◆ INSTRUCTIONS FOR THE TASK
Reproduce all of the records word for word, omitting the pictures.

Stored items
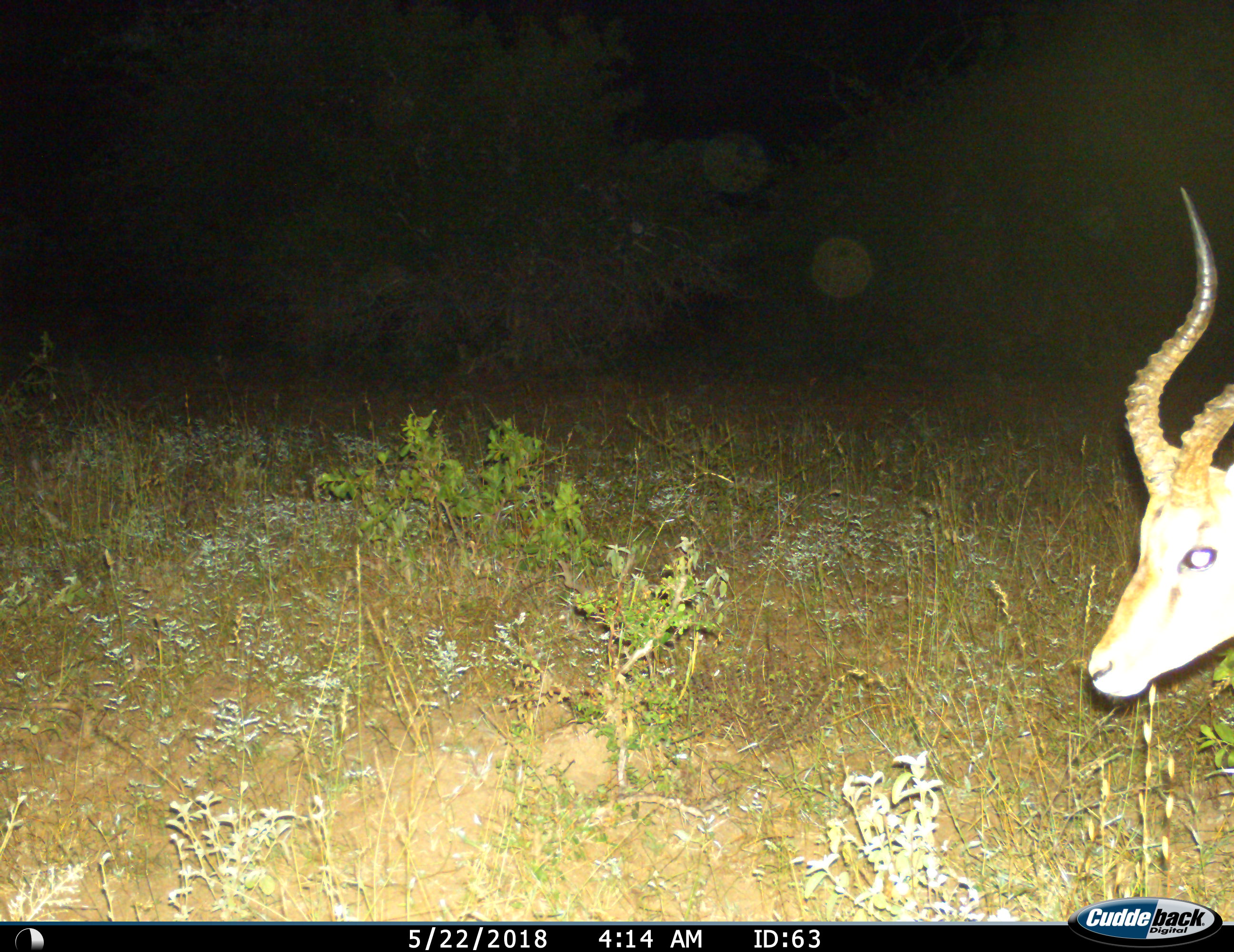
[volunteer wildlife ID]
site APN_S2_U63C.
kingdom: Animalia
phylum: Chordata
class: Mammalia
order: Artiodactyla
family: Bovidae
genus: Aepyceros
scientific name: Aepyceros melampus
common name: impala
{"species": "impala (Aepyceros melampus)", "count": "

◆ THE COMPLETED TASK
[volunteer wildlife ID]
site APN_S2_U63C.
kingdom: Animalia
phylum: Chordata
class: Mammalia
order: Artiodactyla
family: Bovidae
genus: Aepyceros
scientific name: Aepyceros melampus
common name: impala
{"species": "impala (Aepyceros melampus)", "count": "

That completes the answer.